A group of visionary students has devised a system to improve the way urban centers monitor air pollution levels. Their plan calls for fleets of automated drones to patrol sections of city skies, communicate their sample readings in real-time, then return to their docks to recharge for the next flight. 

Drone mobility provides truer measurement of pollution levels

The result of that recurring, mobile air testing process is not only more accurate measurements of pollution levels across urban areas. It also provides enhanced qualitative information on which neighborhoods and communities bear the worst brunt of air pollution over time.
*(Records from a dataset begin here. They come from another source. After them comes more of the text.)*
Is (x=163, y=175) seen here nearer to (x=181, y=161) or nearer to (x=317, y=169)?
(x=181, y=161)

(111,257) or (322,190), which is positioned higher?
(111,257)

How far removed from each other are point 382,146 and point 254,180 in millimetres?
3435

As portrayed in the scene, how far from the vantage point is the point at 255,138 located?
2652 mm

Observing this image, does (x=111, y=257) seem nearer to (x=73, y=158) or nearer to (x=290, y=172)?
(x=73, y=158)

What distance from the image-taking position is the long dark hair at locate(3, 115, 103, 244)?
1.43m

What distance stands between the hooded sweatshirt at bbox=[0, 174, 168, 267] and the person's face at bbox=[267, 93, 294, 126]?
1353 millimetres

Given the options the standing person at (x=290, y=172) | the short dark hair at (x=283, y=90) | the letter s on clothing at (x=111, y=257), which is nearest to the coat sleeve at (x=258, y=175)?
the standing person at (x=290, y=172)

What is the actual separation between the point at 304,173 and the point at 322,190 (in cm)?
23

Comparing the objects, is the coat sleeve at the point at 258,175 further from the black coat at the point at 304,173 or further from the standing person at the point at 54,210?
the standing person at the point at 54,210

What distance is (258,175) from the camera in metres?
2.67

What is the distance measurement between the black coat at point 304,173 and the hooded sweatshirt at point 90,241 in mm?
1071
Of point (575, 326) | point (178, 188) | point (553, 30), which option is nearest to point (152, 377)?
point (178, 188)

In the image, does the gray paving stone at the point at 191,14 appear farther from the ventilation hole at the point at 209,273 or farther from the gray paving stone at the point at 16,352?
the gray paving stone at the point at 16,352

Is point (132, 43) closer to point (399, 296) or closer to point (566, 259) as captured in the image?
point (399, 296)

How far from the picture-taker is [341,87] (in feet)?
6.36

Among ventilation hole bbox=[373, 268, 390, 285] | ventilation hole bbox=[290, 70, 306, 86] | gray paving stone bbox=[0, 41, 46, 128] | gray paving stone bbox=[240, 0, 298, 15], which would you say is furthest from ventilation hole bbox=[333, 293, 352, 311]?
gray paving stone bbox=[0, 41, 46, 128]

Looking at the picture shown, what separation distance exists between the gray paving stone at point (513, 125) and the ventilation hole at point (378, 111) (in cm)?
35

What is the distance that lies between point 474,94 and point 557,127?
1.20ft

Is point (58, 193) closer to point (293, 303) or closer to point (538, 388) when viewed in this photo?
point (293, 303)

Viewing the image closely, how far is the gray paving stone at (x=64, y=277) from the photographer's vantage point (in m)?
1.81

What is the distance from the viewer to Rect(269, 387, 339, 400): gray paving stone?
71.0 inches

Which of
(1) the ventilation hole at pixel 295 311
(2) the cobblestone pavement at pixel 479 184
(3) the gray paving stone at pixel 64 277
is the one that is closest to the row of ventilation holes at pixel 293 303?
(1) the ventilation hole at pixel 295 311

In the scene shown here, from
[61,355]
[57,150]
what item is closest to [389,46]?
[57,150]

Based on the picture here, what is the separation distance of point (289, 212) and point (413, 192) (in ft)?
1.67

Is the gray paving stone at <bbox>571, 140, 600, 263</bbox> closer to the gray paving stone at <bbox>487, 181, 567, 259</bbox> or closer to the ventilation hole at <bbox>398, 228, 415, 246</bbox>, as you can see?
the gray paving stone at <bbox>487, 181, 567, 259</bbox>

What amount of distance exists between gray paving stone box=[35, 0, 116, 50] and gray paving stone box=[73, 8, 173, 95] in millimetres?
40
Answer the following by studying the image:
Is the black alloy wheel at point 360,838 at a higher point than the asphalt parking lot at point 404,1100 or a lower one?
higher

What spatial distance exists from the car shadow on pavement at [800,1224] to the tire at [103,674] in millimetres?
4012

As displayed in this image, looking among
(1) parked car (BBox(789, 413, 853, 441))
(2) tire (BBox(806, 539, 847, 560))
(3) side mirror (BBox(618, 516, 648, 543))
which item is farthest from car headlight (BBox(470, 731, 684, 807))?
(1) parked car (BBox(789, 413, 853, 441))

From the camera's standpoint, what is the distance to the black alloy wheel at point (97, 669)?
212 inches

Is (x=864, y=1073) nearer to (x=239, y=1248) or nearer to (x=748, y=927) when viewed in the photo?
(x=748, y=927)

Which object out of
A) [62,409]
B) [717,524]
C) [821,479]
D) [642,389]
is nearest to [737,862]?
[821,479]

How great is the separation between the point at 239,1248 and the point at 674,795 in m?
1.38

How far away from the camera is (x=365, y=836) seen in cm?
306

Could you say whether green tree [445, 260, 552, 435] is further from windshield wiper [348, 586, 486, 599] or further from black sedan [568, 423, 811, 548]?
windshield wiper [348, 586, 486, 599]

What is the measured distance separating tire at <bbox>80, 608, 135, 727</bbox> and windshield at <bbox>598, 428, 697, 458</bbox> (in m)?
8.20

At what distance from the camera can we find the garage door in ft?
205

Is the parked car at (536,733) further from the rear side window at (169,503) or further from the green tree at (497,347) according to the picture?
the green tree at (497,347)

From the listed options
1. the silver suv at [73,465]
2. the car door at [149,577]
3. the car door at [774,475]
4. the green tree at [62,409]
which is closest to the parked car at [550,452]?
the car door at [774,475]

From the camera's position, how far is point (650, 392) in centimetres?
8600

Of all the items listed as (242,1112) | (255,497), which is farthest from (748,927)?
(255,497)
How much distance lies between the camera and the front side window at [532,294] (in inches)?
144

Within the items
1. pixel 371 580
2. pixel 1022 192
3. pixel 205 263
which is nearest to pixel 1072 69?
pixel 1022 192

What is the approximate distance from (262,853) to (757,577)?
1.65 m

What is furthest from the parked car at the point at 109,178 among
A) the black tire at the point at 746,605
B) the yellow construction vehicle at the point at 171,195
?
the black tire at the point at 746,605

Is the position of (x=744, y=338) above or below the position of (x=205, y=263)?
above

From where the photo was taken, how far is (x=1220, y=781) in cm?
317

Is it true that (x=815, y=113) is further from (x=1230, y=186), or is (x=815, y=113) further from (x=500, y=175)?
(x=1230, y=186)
The drone-based approach was the work of a group of students and recent graduates from the New Engineering Education Transformation program at the Massachusetts Institute of  Technology.

Their drone system represents a marked contrast to the way most cities currently monitor air pollution by using stationary measuring units. Given the limited number of those fixed position sensors, the students say, such readings only reflect the quality of air in the immediate vicinity. Yet data from that tends to be extrapolated to far wider areas or even entire sections of the cities, creating a broader, more generalized picture. 

Operation of uncrewed aerial vehicles (UAV) to collect samples, by contrast, not only permits far wider and more diverse range of testing but also reflects the spatial heterogeneity of pollution across urban areas. Drones can also relay that information to central stations in real-time, providing 15-meter resolution that can be made publicly accessible through a remote interface. Positioned in docks around cities, the drone fleets can either be programmed for automated deployment on a regular schedule or remotely ordered to fly specific missions when needed – during, for example, spikes in pollution levels.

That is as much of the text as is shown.